━━━ Given data
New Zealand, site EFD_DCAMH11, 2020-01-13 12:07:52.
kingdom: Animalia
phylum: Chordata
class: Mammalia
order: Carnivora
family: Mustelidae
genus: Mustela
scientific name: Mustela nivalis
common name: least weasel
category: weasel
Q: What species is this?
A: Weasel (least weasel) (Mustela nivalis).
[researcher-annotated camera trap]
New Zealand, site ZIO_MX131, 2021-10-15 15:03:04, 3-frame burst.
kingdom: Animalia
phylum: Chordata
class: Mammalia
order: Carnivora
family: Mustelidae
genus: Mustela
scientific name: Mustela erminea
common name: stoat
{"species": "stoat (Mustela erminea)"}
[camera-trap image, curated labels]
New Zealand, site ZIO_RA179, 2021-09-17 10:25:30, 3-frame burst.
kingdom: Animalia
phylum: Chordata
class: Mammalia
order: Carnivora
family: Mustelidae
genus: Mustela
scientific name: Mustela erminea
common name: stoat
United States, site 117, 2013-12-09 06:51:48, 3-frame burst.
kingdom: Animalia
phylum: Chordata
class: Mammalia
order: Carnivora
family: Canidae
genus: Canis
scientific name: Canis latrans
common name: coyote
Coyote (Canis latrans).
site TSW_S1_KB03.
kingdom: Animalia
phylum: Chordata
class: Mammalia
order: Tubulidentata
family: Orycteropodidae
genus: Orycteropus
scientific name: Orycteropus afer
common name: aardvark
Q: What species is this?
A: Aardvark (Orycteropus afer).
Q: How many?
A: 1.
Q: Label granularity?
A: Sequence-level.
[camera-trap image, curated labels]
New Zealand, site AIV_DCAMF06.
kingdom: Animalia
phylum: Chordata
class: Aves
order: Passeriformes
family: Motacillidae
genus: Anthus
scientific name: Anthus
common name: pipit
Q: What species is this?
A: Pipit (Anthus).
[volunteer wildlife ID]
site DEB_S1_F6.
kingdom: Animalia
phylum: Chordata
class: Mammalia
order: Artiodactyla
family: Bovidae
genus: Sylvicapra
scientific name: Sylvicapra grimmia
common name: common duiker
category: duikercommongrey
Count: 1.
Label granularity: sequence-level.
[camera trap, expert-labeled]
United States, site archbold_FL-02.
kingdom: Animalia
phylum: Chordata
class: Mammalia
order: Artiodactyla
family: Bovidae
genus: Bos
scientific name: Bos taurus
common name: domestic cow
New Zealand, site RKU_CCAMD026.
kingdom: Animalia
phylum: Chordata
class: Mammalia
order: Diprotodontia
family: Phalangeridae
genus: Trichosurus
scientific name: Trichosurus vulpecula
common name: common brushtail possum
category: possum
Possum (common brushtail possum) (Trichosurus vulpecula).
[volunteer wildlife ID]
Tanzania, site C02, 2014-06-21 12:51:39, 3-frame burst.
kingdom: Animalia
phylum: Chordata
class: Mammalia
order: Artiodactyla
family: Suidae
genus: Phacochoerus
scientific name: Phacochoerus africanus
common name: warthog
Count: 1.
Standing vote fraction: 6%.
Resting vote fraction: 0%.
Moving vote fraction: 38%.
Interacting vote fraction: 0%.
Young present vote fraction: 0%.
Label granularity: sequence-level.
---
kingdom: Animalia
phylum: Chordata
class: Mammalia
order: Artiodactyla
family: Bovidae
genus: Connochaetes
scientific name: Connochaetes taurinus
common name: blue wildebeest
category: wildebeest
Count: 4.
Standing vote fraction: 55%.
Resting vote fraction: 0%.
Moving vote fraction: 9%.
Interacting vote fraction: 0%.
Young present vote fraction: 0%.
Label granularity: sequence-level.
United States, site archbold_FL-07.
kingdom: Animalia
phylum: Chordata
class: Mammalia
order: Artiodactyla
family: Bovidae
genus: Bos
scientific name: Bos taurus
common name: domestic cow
━━━━━━
Your task -> Could you return all of the data exactly as written?

Answer box ->
New Zealand, site EFD_DCAMH11, 2020-01-13 12:07:52.
kingdom: Animalia
phylum: Chordata
class: Mammalia
order: Carnivora
family: Mustelidae
genus: Mustela
scientific name: Mustela nivalis
common name: least weasel
category: weasel
Q: What species is this?
A: Weasel (least weasel) (Mustela nivalis).
[researcher-annotated camera trap]
New Zealand, site ZIO_MX131, 2021-10-15 15:03:04, 3-frame burst.
kingdom: Animalia
phylum: Chordata
class: Mammalia
order: Carnivora
family: Mustelidae
genus: Mustela
scientific name: Mustela erminea
common name: stoat
{"species": "stoat (Mustela erminea)"}
[camera-trap image, curated labels]
New Zealand, site ZIO_RA179, 2021-09-17 10:25:30, 3-frame burst.
kingdom: Animalia
phylum: Chordata
class: Mammalia
order: Carnivora
family: Mustelidae
genus: Mustela
scientific name: Mustela erminea
common name: stoat
United States, site 117, 2013-12-09 06:51:48, 3-frame burst.
kingdom: Animalia
phylum: Chordata
class: Mammalia
order: Carnivora
family: Canidae
genus: Canis
scientific name: Canis latrans
common name: coyote
Coyote (Canis latrans).
site TSW_S1_KB03.
kingdom: Animalia
phylum: Chordata
class: Mammalia
order: Tubulidentata
family: Orycteropodidae
genus: Orycteropus
scientific name: Orycteropus afer
common name: aardvark
Q: What species is this?
A: Aardvark (Orycteropus afer).
Q: How many?
A: 1.
Q: Label granularity?
A: Sequence-level.
[camera-trap image, curated labels]
New Zealand, site AIV_DCAMF06.
kingdom: Animalia
phylum: Chordata
class: Aves
order: Passeriformes
family: Motacillidae
genus: Anthus
scientific name: Anthus
common name: pipit
Q: What species is this?
A: Pipit (Anthus).
[volunteer wildlife ID]
site DEB_S1_F6.
kingdom: Animalia
phylum: Chordata
class: Mammalia
order: Artiodactyla
family: Bovidae
genus: Sylvicapra
scientific name: Sylvicapra grimmia
common name: common duiker
category: duikercommongrey
Count: 1.
Label granularity: sequence-level.
[camera trap, expert-labeled]
United States, site archbold_FL-02.
kingdom: Animalia
phylum: Chordata
class: Mammalia
order: Artiodactyla
family: Bovidae
genus: Bos
scientific name: Bos taurus
common name: domestic cow
New Zealand, site RKU_CCAMD026.
kingdom: Animalia
phylum: Chordata
class: Mammalia
order: Diprotodontia
family: Phalangeridae
genus: Trichosurus
scientific name: Trichosurus vulpecula
common name: common brushtail possum
category: possum
Possum (common brushtail possum) (Trichosurus vulpecula).
[volunteer wildlife ID]
Tanzania, site C02, 2014-06-21 12:51:39, 3-frame burst.
kingdom: Animalia
phylum: Chordata
class: Mammalia
order: Artiodactyla
family: Suidae
genus: Phacochoerus
scientific name: Phacochoerus africanus
common name: warthog
Count: 1.
Standing vote fraction: 6%.
Resting vote fraction: 0%.
Moving vote fraction: 38%.
Interacting vote fraction: 0%.
Young present vote fraction: 0%.
Label granularity: sequence-level.
---
kingdom: Animalia
phylum: Chordata
class: Mammalia
order: Artiodactyla
family: Bovidae
genus: Connochaetes
scientific name: Connochaetes taurinus
common name: blue wildebeest
category: wildebeest
Count: 4.
Standing vote fraction: 55%.
Resting vote fraction: 0%.
Moving vote fraction: 9%.
Interacting vote fraction: 0%.
Young present vote fraction: 0%.
Label granularity: sequence-level.
United States, site archbold_FL-07.
kingdom: Animalia
phylum: Chordata
class: Mammalia
order: Artiodactyla
family: Bovidae
genus: Bos
scientific name: Bos taurus
common name: domestic cow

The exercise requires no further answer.